SEO was another important pillar. At the time of the interview, Nicolas was treating blog growth as a major project. He had already written four long-form posts and wanted to outsource more than 30 additional articles to grow organic daily visitors from 1,000 to 3,000, and eventually to 5,000.

Guest posting helped with SEO, while advertising did not produce major results. The lesson was simple. For Failory, building founder resources that could be searched and shared over a long period fit better than a model that paid to acquire readers.

Failory official landing page image

Image source: Failory official site

Q. What did you automate to operate it solo?

The first product was built with Webflow. That was a decision to prioritize speed over code. Even without much experience, Nicolas could build the whole project in two to three weeks, which let him spend more time on interview outreach and content publishing.

He also solved operations by adding tools. He used a CRM on top of Gmail to manage interviewees and sponsors, and hired external writers to expand content production. A model where he wrote everything himself would have made it hard to keep up the pace of growth.

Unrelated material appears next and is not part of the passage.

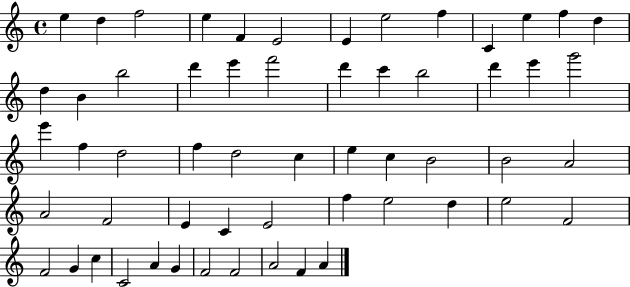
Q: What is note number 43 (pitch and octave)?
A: E5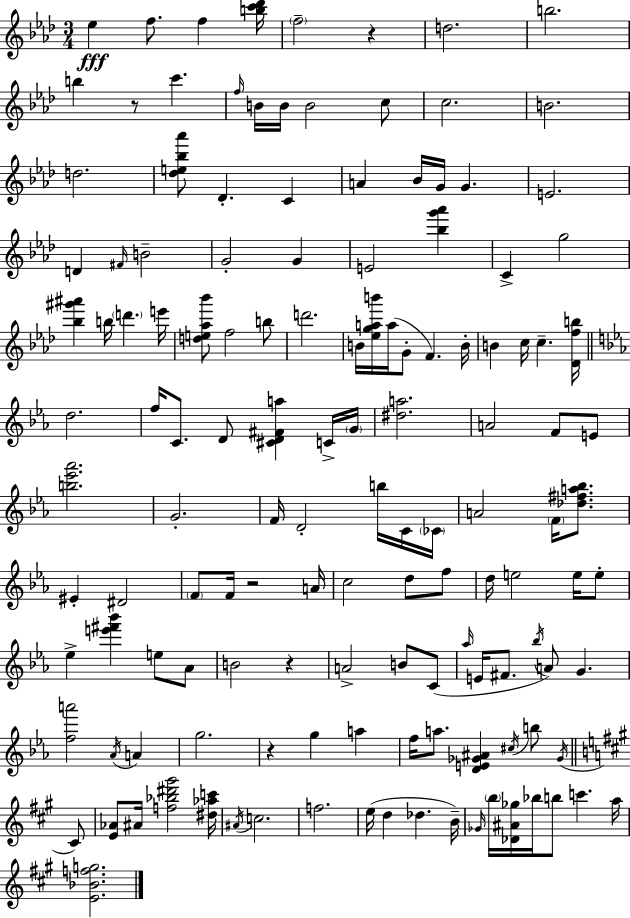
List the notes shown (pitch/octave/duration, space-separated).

Still, this was less about full automation and more about removing repetitive work through tools and outsourcing. In content media, quality and consistency ultimately matter. So the core judgment stayed with him, while repeatable parts like writing, design, and management were gradually moved outside.

Q. What are the weaknesses of this model?

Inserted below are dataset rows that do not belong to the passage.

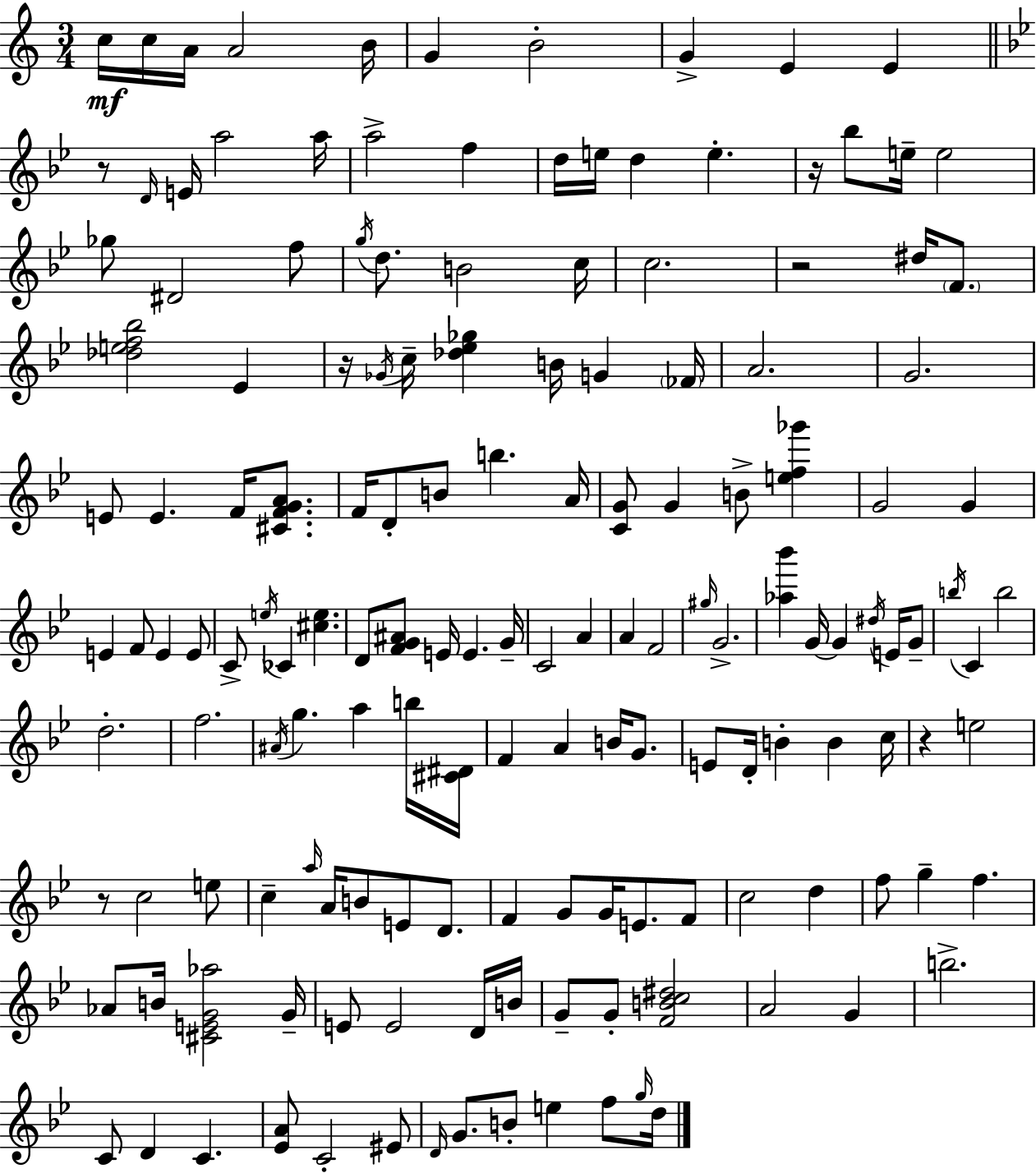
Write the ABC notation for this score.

X:1
T:Untitled
M:3/4
L:1/4
K:C
c/4 c/4 A/4 A2 B/4 G B2 G E E z/2 D/4 E/4 a2 a/4 a2 f d/4 e/4 d e z/4 _b/2 e/4 e2 _g/2 ^D2 f/2 g/4 d/2 B2 c/4 c2 z2 ^d/4 F/2 [_def_b]2 _E z/4 _G/4 c/4 [_d_e_g] B/4 G _F/4 A2 G2 E/2 E F/4 [^CFGA]/2 F/4 D/2 B/2 b A/4 [CG]/2 G B/2 [ef_g'] G2 G E F/2 E E/2 C/2 e/4 _C [^ce] D/2 [FG^A]/2 E/4 E G/4 C2 A A F2 ^g/4 G2 [_a_b'] G/4 G ^d/4 E/4 G/2 b/4 C b2 d2 f2 ^A/4 g a b/4 [^C^D]/4 F A B/4 G/2 E/2 D/4 B B c/4 z e2 z/2 c2 e/2 c a/4 A/4 B/2 E/2 D/2 F G/2 G/4 E/2 F/2 c2 d f/2 g f _A/2 B/4 [^CEG_a]2 G/4 E/2 E2 D/4 B/4 G/2 G/2 [FBc^d]2 A2 G b2 C/2 D C [_EA]/2 C2 ^E/2 D/4 G/2 B/2 e f/2 g/4 d/4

The biggest weakness is consistency. When publishing stops, traffic drops and reader affection cools. Nicolas experienced firsthand that when he stopped publishing for weeks or months, traffic declined.

The second weakness is that revenue and costs grow together. More content requires writers and design costs. Public metrics may show revenue rising, but expenses can rise at the same time. You cannot judge a content business by revenue alone.

The third weakness is positioning fatigue. The idea of “learning from failure” is strong, but as more content accumulates, differentiation can blur. That is why Failory expanded beyond interviews into a shutdown database, newsletter, tools, and digital products. If you want to carry one topic for a long time, you have to keep changing the format.

🛠 What to Test This Week

  1. One thing to copy today — Pick one topic in your field where everyone talks only about success stories, then organize 10 failure cases in a table. Once you can see “what repeatedly breaks,” you have a content angle.
  1. One thing to test within 7 days — Before creating three interview-style articles, send 30 outreach emails first. If nobody replies, your first problem is not content quality. It is supply.
  1. One mistake to avoid — Do not assume that publishing public metrics will automatically create growth. Numbers are material that strengthen content and trust. The real engine of acquisition is repeated publishing and searchable assets.

📎 Related Numbers / Cases Worth Studying

  • RentAHuman — An experimental marketplace that attracted media attention with a strong framing: AI agents assigning physical-world tasks to real humans.
  • The Wayward Home — A content business that started with low upfront costs, built up search and email traffic, and reached $28K/month during peak season.
  • Simple Analytics — A privacy analytics SaaS that turned its public dashboard and monthly updates into trust and marketing assets.

Bottom line: The first revenue in a content business does not come from a single article. It comes from a repeatable point of view and a visible operating rhythm.